Sept Lieder (orchestration Matthews)

Alma Mahler

1879 – 1964

Alma Schindler naît à Vienne en 1879 dans une famille où, avec un père peintre et une mère cantatrice, les arts occupent une place de choix. Elle amorce l’apprentissage du piano dès son jeune âge, et son père, qu’elle perdra à treize ans, l’encourage à « jouer pour séduire les dieux » – ce dont elle ne se privera pas. Puis, à dix-huit ans, elle étudie la composition avec Alexander von Zemlinsky, musicien d’avant-garde et remarquable pédagogue, qui deviendra son premier amant. Très tôt, Alma Schindler accumule les liaisons et mène une vie mondaine trépidante, fréquentant tout ce que la capitale impériale compte à l’époque de poètes, écrivains et artistes de premier plan dans tous les domaines. Et elle commence à composer.  

Lors d’une soirée, en 1901, elle fait la rencontre de Gustav Mahler, alors directeur de l’Opéra de Vienne et de dix-neuf ans son aîné. Ils se marieront un an plus tard, non sans que Mahler l’ait sévèrement avertie par lettre qu’il ne saurait y avoir deux compositeurs sous le même toit et qu’une épouse se doit tout entière à son mari! Il écrit : « Imagines-tu à quel point deviendrait ridicule et, à la longue, humiliant pour nous-mêmes un rapport de rivalité aussi singulier ? […] Tu n’as dorénavant qu’une seule vocation : me rendre heureux! » Elle renonce alors à ses aspirations artistiques, range ses compositions et donne naissance à deux filles. La vie du couple connaît des hauts et des bas; à l’été 1910, Alma fait la connaissance de l’architecte Walter Gropius, futur fondateur du Bauhaus, et devient sa maîtresse. Tentant de la reconquérir, Mahler fait éditer cinq des lieder d’Alma, avant de mourir un an plus tard, à 51 ans. Mais l’élan créateur est brisé et elle ne retournera pas à la composition; seront publiés toutefois quatre autres lieder en 1915, année où elle épouse Gropius, et cinq autres en 1924.

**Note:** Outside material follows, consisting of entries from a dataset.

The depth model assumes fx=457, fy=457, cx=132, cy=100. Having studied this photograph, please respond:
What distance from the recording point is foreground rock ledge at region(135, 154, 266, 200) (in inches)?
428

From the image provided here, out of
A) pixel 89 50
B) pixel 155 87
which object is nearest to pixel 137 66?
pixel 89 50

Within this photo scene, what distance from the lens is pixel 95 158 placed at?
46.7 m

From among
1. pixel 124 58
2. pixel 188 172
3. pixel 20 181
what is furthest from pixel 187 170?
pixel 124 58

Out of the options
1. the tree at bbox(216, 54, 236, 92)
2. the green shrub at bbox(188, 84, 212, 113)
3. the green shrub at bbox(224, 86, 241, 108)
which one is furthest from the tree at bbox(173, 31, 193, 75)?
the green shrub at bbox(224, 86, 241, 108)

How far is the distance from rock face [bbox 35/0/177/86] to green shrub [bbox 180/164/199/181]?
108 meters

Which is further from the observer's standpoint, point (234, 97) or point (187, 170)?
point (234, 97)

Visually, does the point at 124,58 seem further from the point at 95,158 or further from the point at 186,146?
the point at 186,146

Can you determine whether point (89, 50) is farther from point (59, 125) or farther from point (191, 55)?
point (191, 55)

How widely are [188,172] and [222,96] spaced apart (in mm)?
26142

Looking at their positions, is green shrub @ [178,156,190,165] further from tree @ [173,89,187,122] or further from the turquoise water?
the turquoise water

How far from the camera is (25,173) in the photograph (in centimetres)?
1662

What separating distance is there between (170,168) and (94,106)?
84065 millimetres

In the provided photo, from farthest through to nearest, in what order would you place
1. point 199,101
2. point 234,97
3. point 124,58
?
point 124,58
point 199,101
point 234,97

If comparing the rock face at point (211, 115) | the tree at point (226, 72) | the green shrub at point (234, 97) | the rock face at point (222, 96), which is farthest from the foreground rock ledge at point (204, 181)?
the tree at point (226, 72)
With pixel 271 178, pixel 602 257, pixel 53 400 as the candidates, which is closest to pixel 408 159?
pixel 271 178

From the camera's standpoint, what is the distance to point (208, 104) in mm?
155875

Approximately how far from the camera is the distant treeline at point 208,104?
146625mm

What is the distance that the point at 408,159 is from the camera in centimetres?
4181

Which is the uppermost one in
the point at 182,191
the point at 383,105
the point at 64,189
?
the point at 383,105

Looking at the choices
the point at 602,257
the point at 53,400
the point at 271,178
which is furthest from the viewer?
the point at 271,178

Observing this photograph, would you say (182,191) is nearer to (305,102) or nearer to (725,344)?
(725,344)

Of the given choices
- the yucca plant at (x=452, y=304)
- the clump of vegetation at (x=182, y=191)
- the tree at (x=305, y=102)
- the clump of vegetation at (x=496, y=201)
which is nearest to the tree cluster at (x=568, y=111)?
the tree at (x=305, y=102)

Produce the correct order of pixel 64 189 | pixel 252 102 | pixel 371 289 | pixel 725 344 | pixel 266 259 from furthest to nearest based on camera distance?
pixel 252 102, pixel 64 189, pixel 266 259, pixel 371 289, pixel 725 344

Dans les années qui vont suivre, Alma Mahler se remarie, en 1929 et après dix ans de vie commune, avec le romancier Franz Werfel. Fuyant le nazisme en 1938, tous deux gagnent la France puis s’établissent à Los Angeles. Au décès de Werfel, elle déménage à New York, où elle s’éteint en 1964, non sans avoir partout participé activement à la vie culturelle des lieux.

Outre de rares musiques de chambre et une scène d’opéra aujourd’hui perdues, Alma Mahler laisse, tous composés dans sa jeune vingtaine, au début des années 1900, dix-sept lieder, dont quatorze publiés de son vivant. Elle y fait preuve d’un talent mélodique certain, avec des relents brahmsiens, qui s’accommode d’un langage harmonique hérité de Zemlinsky et flirtant avec ceux, tout nouveaux, d’Alban Berg et d’Arnold Schoenberg. Empruntant notamment à Richard Dehmel, Rainer Maria Rilke et Gustav Falke des poèmes écrits dans une veine mélancolique ou évoquant une nature idéalisée et complice, son imagerie musicale est délicate, jamais trop appuyée, y compris dans l’accompagnement, où surprennent des tournures audacieuses. De l’avis de la mezzo-soprano Sarah Connolly, « [s]a musique est tour à tour voluptueuse, aguichante, avec une intensité toute wagnérienne, mais également intimiste, hédoniste, charmeuse et captivante » – aspects assurément magnifiés dans les versions orchestrées.